# $50 and Up Underground House Book



## Matt Derrick (Oct 15, 2018)

@Matt Derrick submitted a new resource:

$50 and Up Underground House Book - How to build cheap reliable shelters



> ​The Pioneer of Underground housing and *“Tiny Underground Homes”*, Mike self -published _The $50 _& _Up Underground House Book _in 1978 (Mole Publishing Co), and had tripled the size of his home/ underground office complex from 120 square feet to a palatial 370 sq. ft., including built-in root cellar and wall-to-wall carpeting. Though totally underground the home/office has 25 windows, sunlight and good views. The original house went from a cost of $50 to...



Read more about this resource...


----------



## Satanic Botanic (Jan 21, 2019)

Has anyone here actually done this?

I would be worried about it caving in on me or flooding.


----------



## RoadFlower33 (Jan 22, 2019)

Satanic Botanic said:


> Has anyone here actually done this?
> 
> I would be worried about it caving in on me or flooding.

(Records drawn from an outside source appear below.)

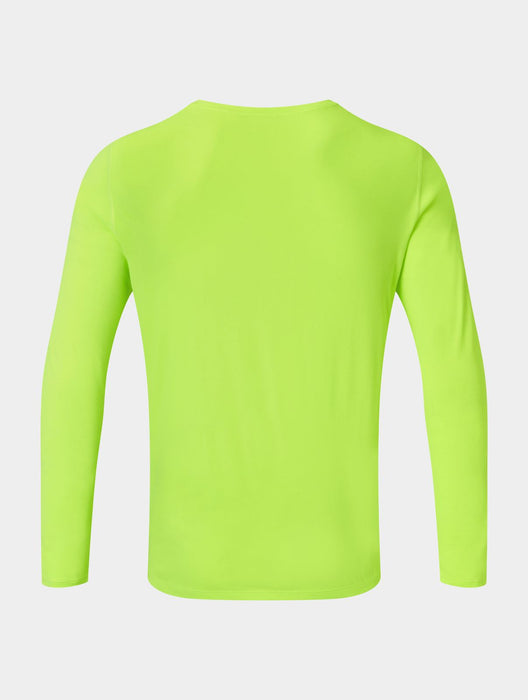 Ronhill Mens Core L/S Training Running Top Lightweight & Fast Dry - Fluo Yellow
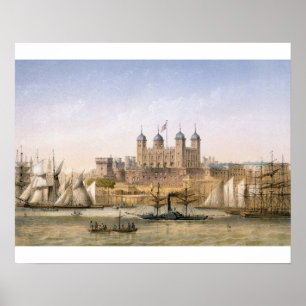 Poster Tour de Londres, c.1862 (litho de couleur)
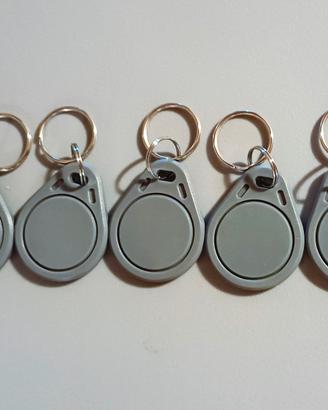 SET 5 PORTACHIAVI RFID TAG ACCESSI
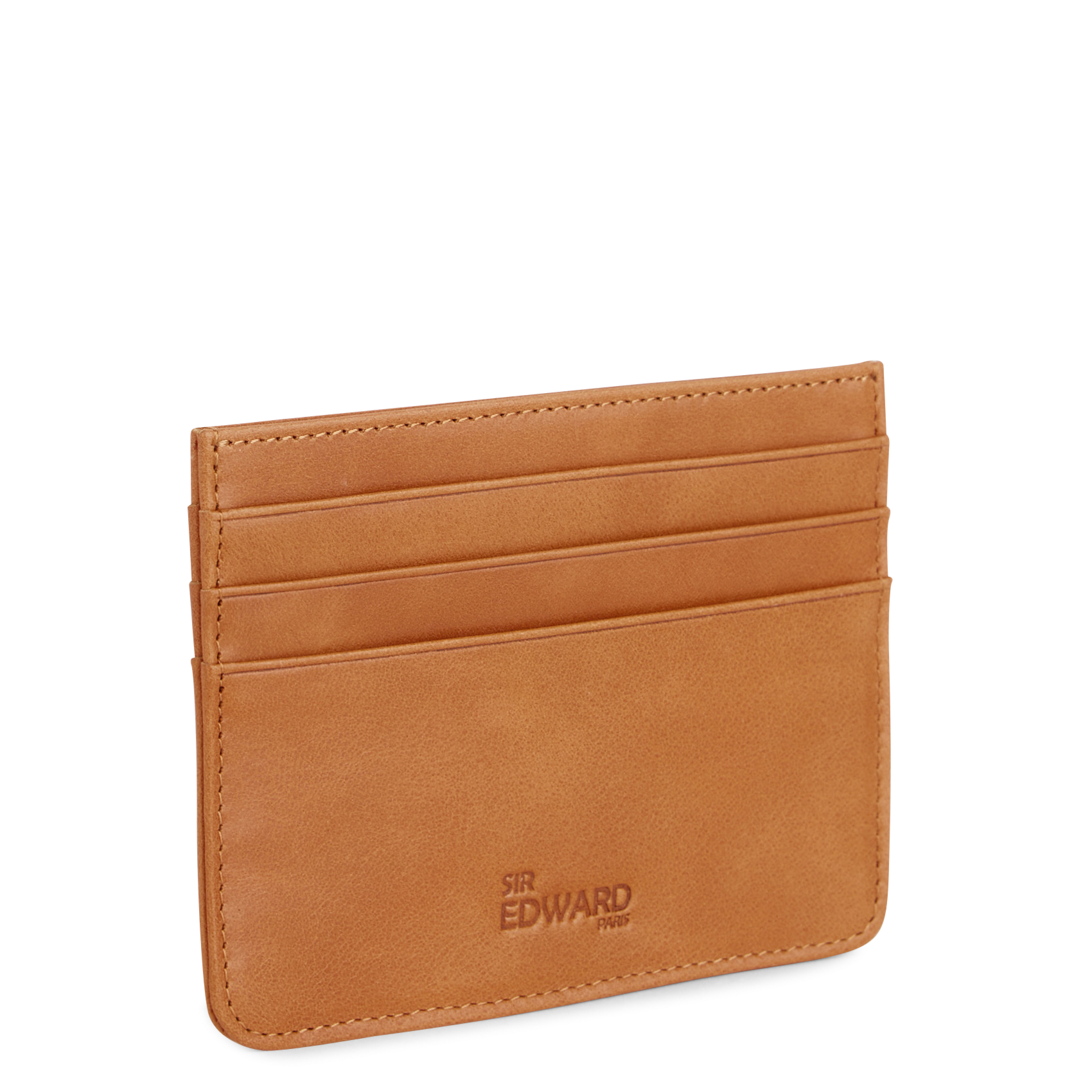 Porte cartes en cuir  SIR EDWARD Marron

Good fears to have. those are factored into the building. I wouldent recomend digging under a foundation by any means. But a 170 square foot place is bacicaly a shed as far as homes go and i would feel confident that there would be sunstantial ground to hold the waight atop your dig, you dig. As you dig you would be able to place saports if wanted to. But if you dig in the correct geometric patterns that are proven to be self load barring it will hold itself up.
Flooding is a risk anything underground is at risk of. Tho there are options to deflect or overt flooding and the damage it causes. The first i recomend personlay. Just. Build/dig in a climate more suitable for digging. A place with a low watter level... for example Fairfield ID has A 3 foot water table. You dig 3 feet down and you finde water... places like new mexico you can dig for 30 feet and not get watter... my second option is always a living home. A house that uses its natural environment to sustain life in the house. ie collects watter that falls on roof and around the perimmiter of the house/build/dig via water drain in the yard directing the watter to a tank under my house. Or make it instead of a water catch a water divershion... the build itself would be able to be done out of "trash". 
Glass walls out of bottles colletc sun and genorate heat and insulate really well. Clay, rocks and grass dug from your dig make bitchen plaster, bricks and its fire resistant if not proof. Pallets, cans, glass, tires ere all under rated building material. Tires and glass will never go away...The list goes on and on and on my friend... Some ppl started listing it and couldent stop bc it never never ends, there is so much trash to be collected, there shoooould beeee noooothiiiing newwwww!


----------



## Durp (Jan 23, 2019)

I love this book. I have a hard copy


----------